Rock of vanity
Researchers recently invested in a diamond and watched it grow. Scientists at the Carnegie Institution’s Geophysical Laboratory, Washington DC, created a 10-carat, half-inch thick, single-crystal sparkler that grew at 100 micrometers an hour. They used a new chemical vapour deposition (CVD) method to increase its size to five times that of commercially available diamonds produced by the standard high-pressure/high-temperature method.
A diamond is nothing more exotic than carbon or coal. But the way its molecules are tightly packed in a solid geometric fashion makes it the hardest substance known — the only thing that can scratch it is, well, another diamond! Still, to most people, diamonds mean jewellery because of their ‘brilliance’ and ‘fire’. Its high refractive index bends most of the light that enters it and radiates it as ‘brilliance’. The light is also split into the colours of the spectrum — the ‘fire’. Being excellent conductors of heat, diamonds are cold to the touch — a test for real diamonds.
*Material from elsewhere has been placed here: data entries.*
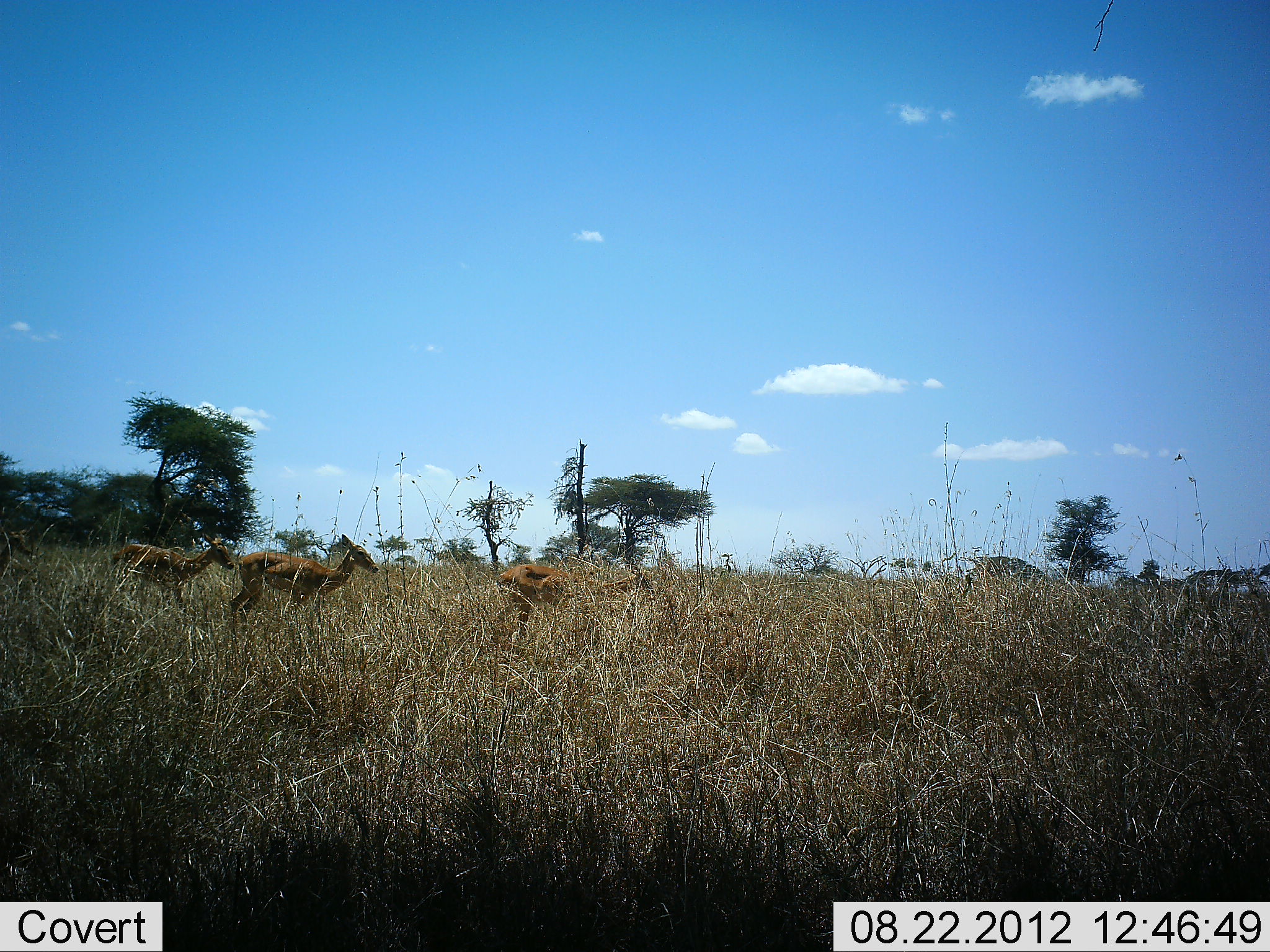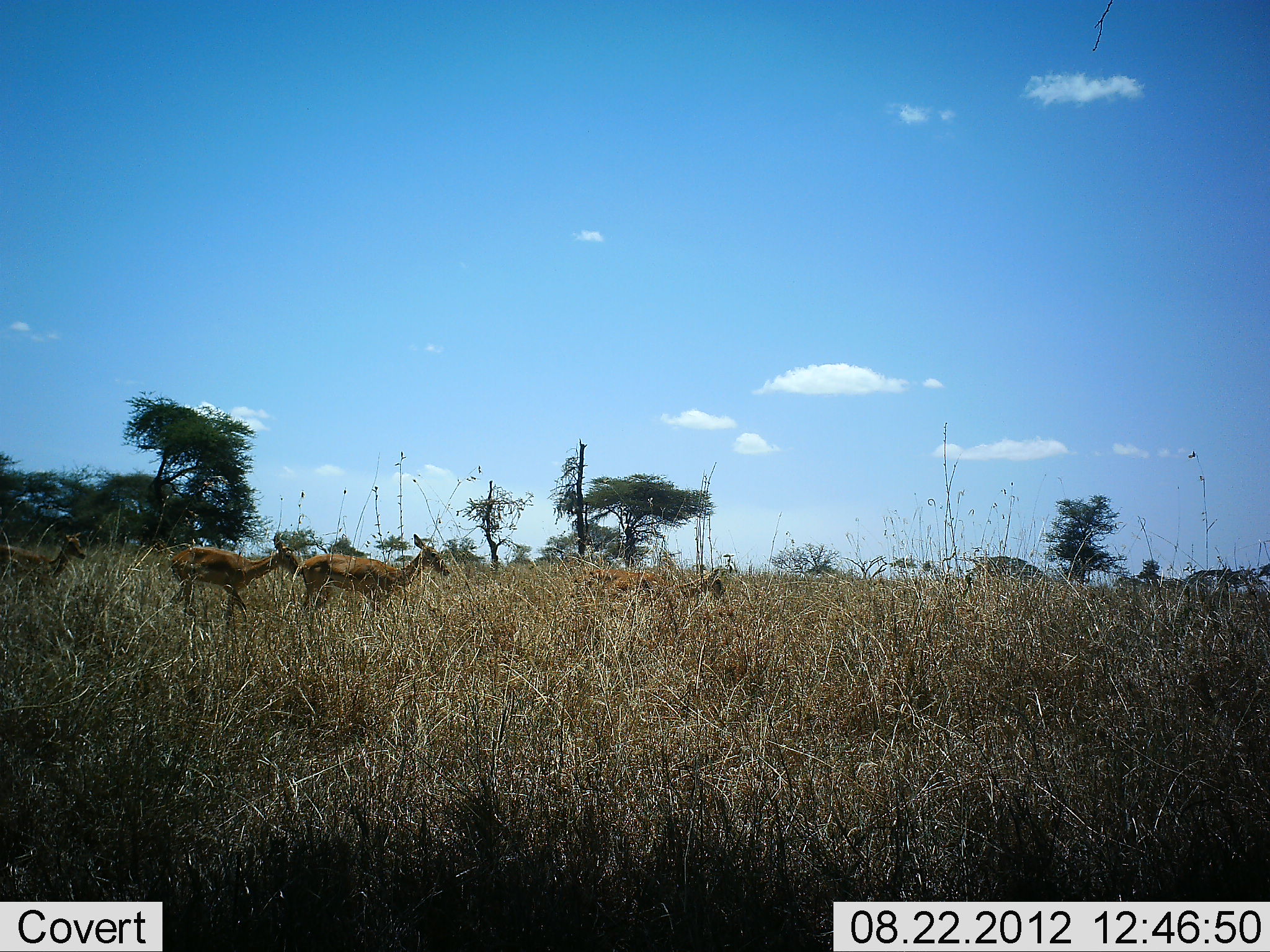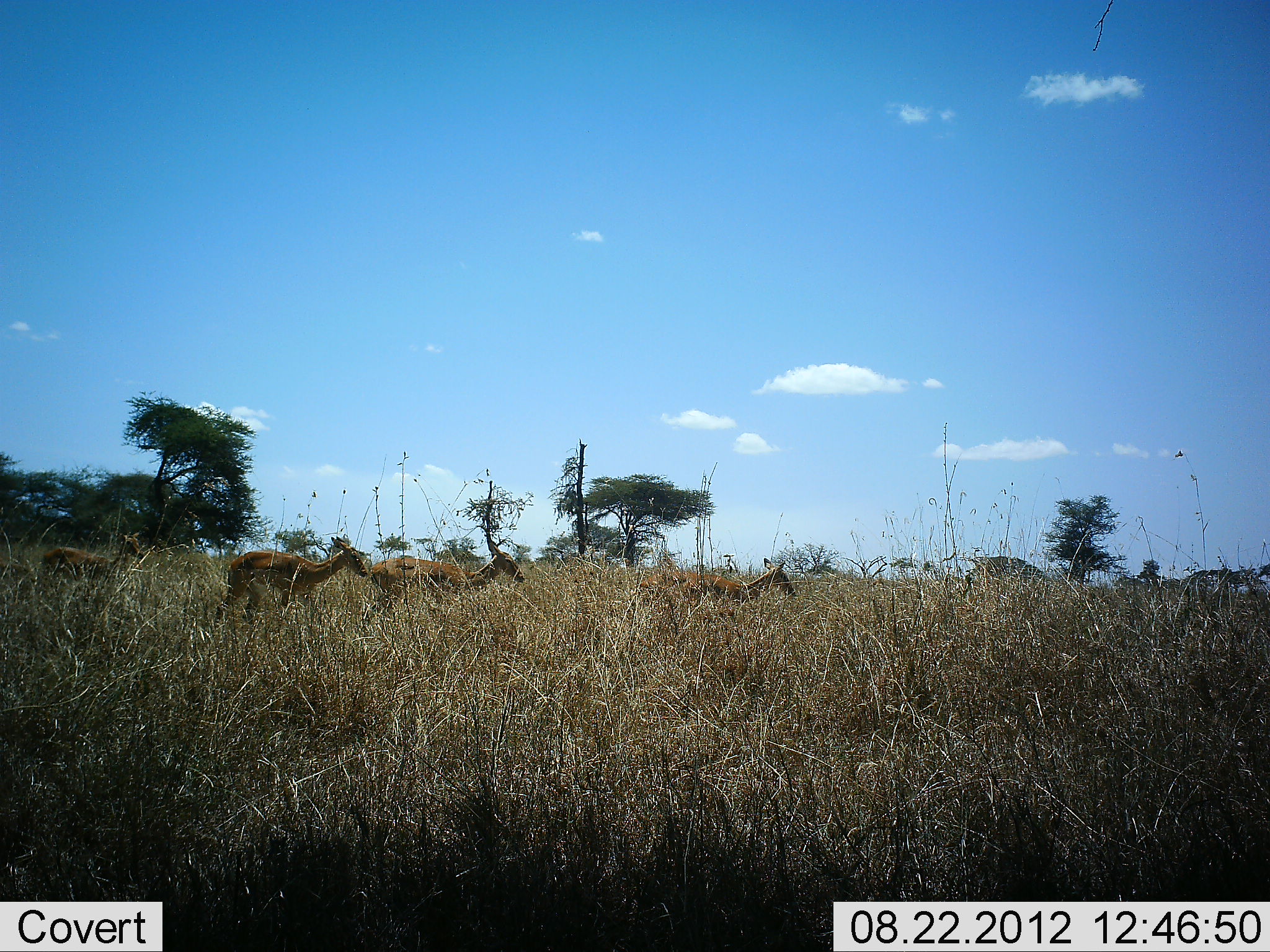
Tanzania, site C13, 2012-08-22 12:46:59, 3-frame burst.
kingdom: Animalia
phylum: Chordata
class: Mammalia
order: Artiodactyla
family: Bovidae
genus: Aepyceros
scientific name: Aepyceros melampus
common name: impala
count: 4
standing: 10%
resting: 0%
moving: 90%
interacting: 0%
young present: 0%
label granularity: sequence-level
Similarly, a diamond can easily scratch pretenders like rhinestones, zircons and synthetic minerals, but not vice versa. These properties make it useful for industrial purposes like cutting glass and other diamonds, drilling for oil, and coating low-friction hinges in the space shuttle and high-powered computer chips (where they rapidly dissipate heat that could otherwise cripple microprocessors).
Diamonds occur naturally 50 to 70 miles below Earth’s surface in the hot mantle, where pressures of over 55,000 atmospheres and temperatures topping 1,500 degrees C force carbon atoms into organised crystals. Studying diamonds that formed at about the same time as the continents tell us about the mantle. Although scientists can synthesise diamonds for industrial purposes in the lab, it costs more to make them than it’s worth.
In the late Nineties, physicist Tyrone Daulton at Illinois’ Argonne National Laboratory found microscopic diamonds in a chunk of uranium-rich coal that had never felt the mantle’s heat. When uranium atoms fly apart inside carbon-rich rocks, they can slam into the carbon atoms with enough energy to break their chemical bonds. Some of the new atomic bonds formed may turn out to be diamond bonds. Daulton’s team dissolved the rock in a powerful acid that left only the most resilient minerals behind, thereby removing most of the haystack from the needle. Using electron microscopy, they then identified the diamond crystals in the residue.
But wait, don’t rush to get carloads of coal into your backyard yet. It would take about a million trillion of micro-diamonds to make a single, commercial-size stone.